These days, it’s not hard to find an SUV with third-row seating, but locating a hybrid SUV that seats more than five is more challenging. For the 2012 model year, only four vehicles fit the bill.
Here they are, in alphabetical order:
2012 CADILLAC ESCALADE HYBRID
This large luxury SUV commands attention with regal styling, powerful engine, and confident handling that belie its truck roots. Reviewers have looked favorably on the myriad of standard features, towing capacity, and roomy interior — especially the ability to seat eight people, a rare trait among hybrids.
The Escalade Hybrid is driven by a 6.0-liter V8 engine combined with two 60-kilowatt electric motors and a battery pack. It’s all tied together by an automatic transmission called “Two-Mode.” The total output is 379 horsepower. Fuel economy is 20 mpg city/32 highway for both rears- and all-wheel drive. Compared to the regular Escalade, it’s an improvement of 5 mpg — impressive for such a behemoth.
At low speeds, this hybrid is driven by electric power only, creating an extremely peaceful and smooth ride. Higher speeds engage the hybrid powertrain while the cylinder deactivation system works flawlessly. The regenerative braking system changes the feel of braking a bit.
Depending on the trim level chosen, the Escalade Hybrid starts at $73,850 and comes with features such as adaptive suspension, a power liftgate, blind-spot warning system, rear parking sensors, sunroof, tri-zone automatic climate control, heated/ventilated power seats, heated second-row seats, a rearview camera, navigation, and rear DVD system. A complete set of safety devices is included.
2012 CHEVROLET TAHOE HYBRID
As an 8-passenger large SUV that can tow 6,200 pounds, the Tahoe Hybrid offers a more cost-effective and everyday version of its cousin, the Escalade Hybrid. The automotive press notes that its greatest value as a hybrid can be found in the stop-and-go traffic of city driving.
The Tahoe Hybrid is powered by a 332-horsepower 6.0-liter V8 engine with two 60-kilowatt electric motors and a battery pack. The total combined output is 379 horsepower. The unusually complex transmission uses three planetary gearsets and four clutches, but it adapts itself to driving conditions to maximize efficiency. Fuel economy is 20 mpg city/23 highway for both rears- and four-wheel drive.
The only trim available starts at $51,665 and includes rear parking sensors, remote engine starter, tri-zone automatic climate control, heated power front seats, split-folding second-row seat, folding removable third-row seat, a rearview camera, navigation, and voice controls. A sunroof and DVD system are optional. A full set of safety devices are standard as well.

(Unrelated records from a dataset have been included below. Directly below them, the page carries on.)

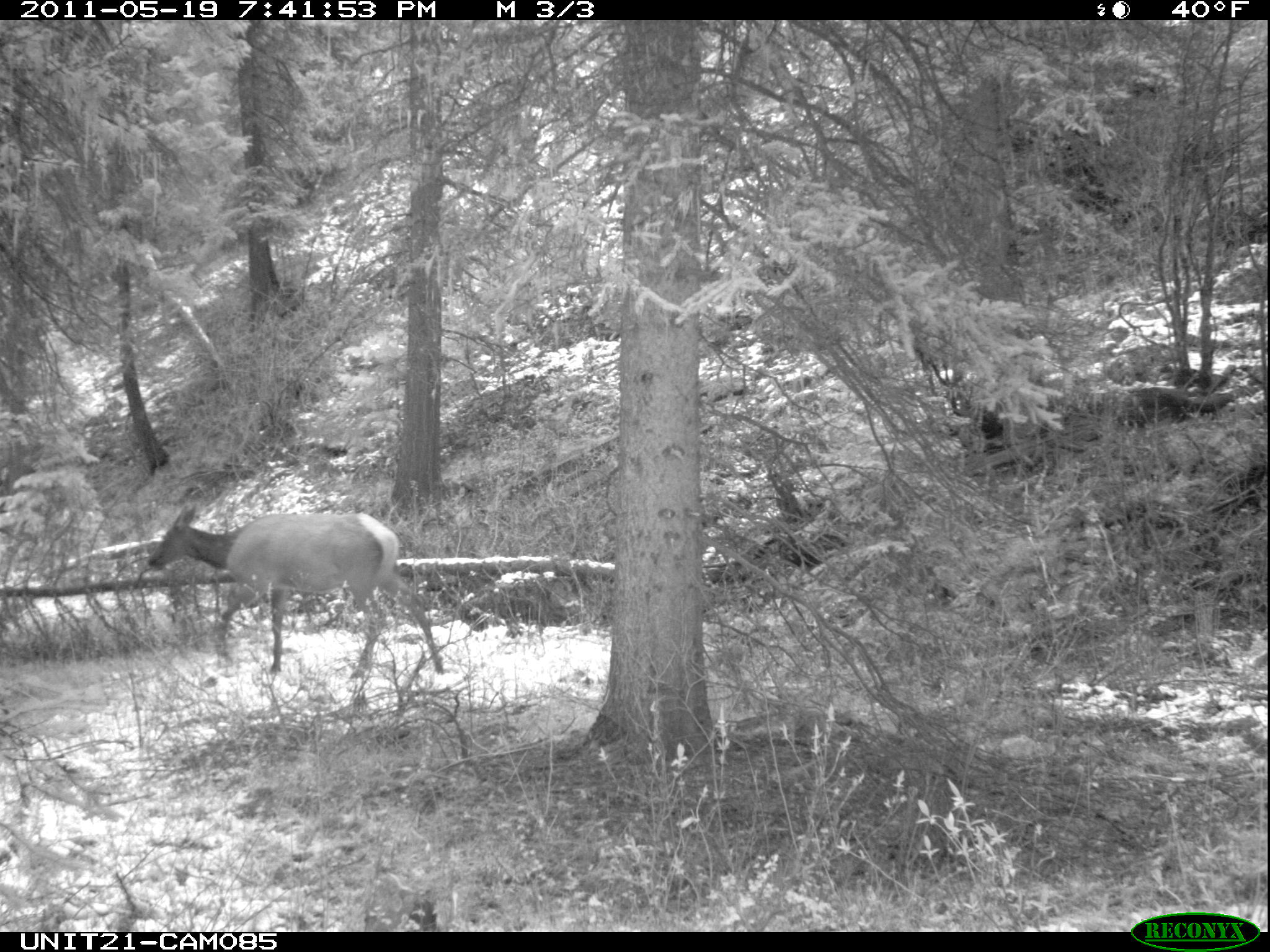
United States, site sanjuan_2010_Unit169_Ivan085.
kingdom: Animalia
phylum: Chordata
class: Mammalia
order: Artiodactyla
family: Cervidae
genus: Cervus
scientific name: Cervus elaphus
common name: red deer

Transitioning from the electric motors to the gasoline engine makes the car shudder slightly, but the acceleration is good for a vehicle this size. Handling isn’t as smooth as other vehicles, but the towing capacity more than makes up for it.
2012 GMC YUKON HYBRID
Yet another GM cousin, this 8-passenger large SUV offers a greener way to haul people and cargo. It’s one of the more powerful SUVs on the market, but it’s also one of the heaviest.
The Yukon Hybrid uses a 6.0-liter V8 engine and a pair of 60-kilowatt electric motors; the latter alone can accelerate the vehicle to about 25 mph. Fuel economy is 20 mpg city/23 highway.

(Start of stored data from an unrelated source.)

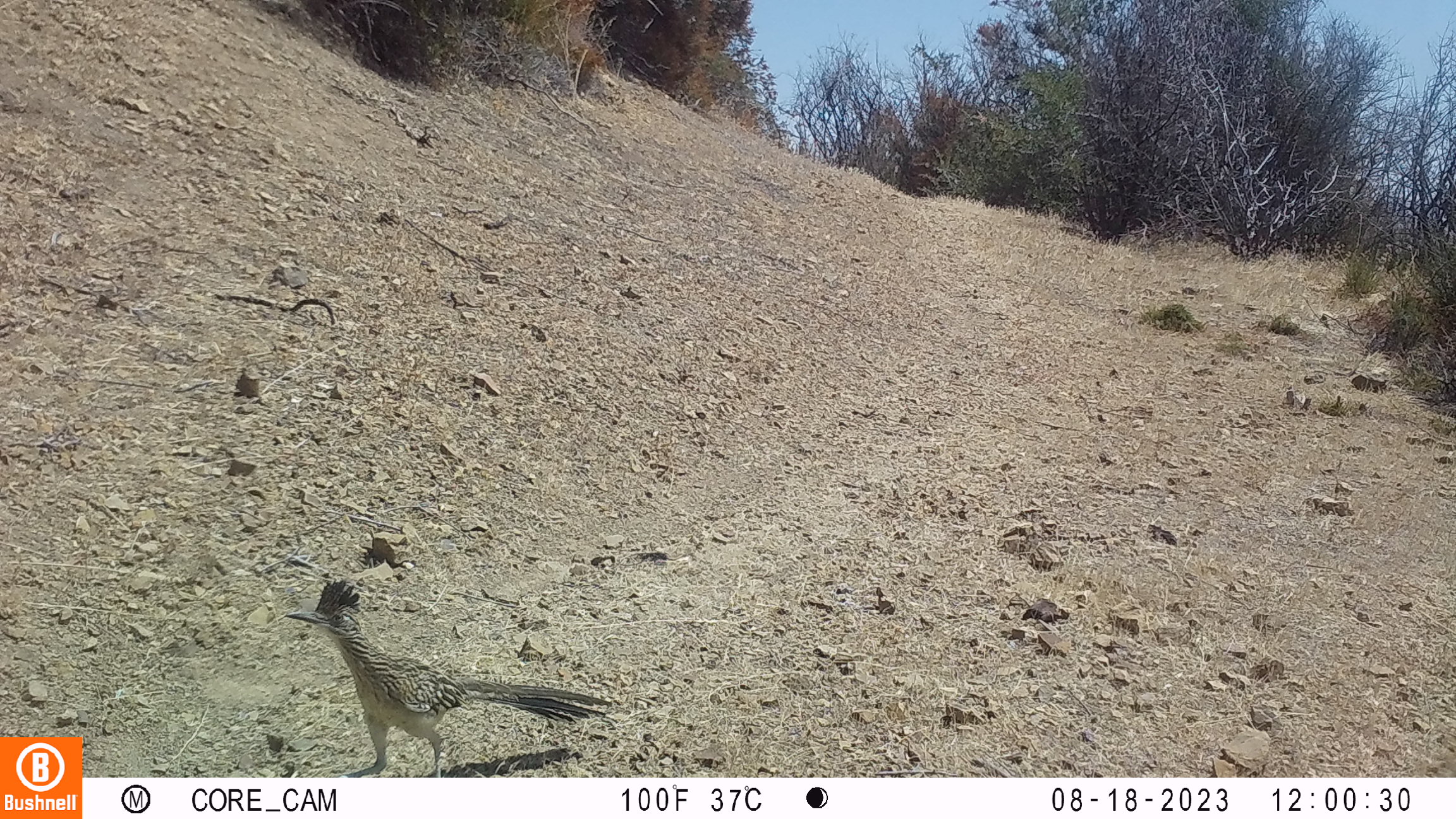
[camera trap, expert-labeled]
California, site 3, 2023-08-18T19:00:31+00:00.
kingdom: Animalia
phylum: Chordata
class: Aves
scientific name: Aves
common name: bird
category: unknown bird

Two trim levels are offered with a starting price of $52,165 and standard navigation, a rearview camera, rear park assist, tri-zone automatic climate control, remote starter, power front seats, and folding removable third-row seat. The DVD system and sunroof are optional. Full safety devices are included.
Handling is similar to the Tahoe Hybrid.
2012 TOYOTA HIGHLANDER HYBRID
This 7-passenger crossover hybrid garners rave reviews for its fuel economy, performance, versatility, and attractive cabin. The ride is smooth and comfortable, and it offers both strong acceleration and respectable towing capacity.
The powertrain consists of a 3.5-liter V6 engine and three electric motors for a combined total of 280 horsepower. This setup is paired with a continuously variable automatic transmission and all-wheel-drive system. One electric motor is dedicated to the rear wheels for times when extra traction or acceleration is needed. Fuel economy is 28 mpg city/28 highway; both categories are identical because the regenerative braking makes the most of city-style driving.
Switching between gasoline and electric power is almost undetectable, and two driver controls offer the ability to drive solely on electric power — at low speeds and for short distances — or to tweak the throttle response for better fuel economy.
The two trim levels start at $38,140 and, depending on the trim chosen, come with such features as power front seats, sliding/reclining split second-row seat from which the center section can be removed, split-folding third-row seat, a rearview camera, a power liftgate, and sunroof. The navigation and rear DVD system are optional. A full set of safety devices is included, as is a hill-start assist feature.
The Highlander Hybrid has received high marks for its quality materials, comfortable cabin, seats that fold flat into the floor, satisfying acceleration, and confident handling.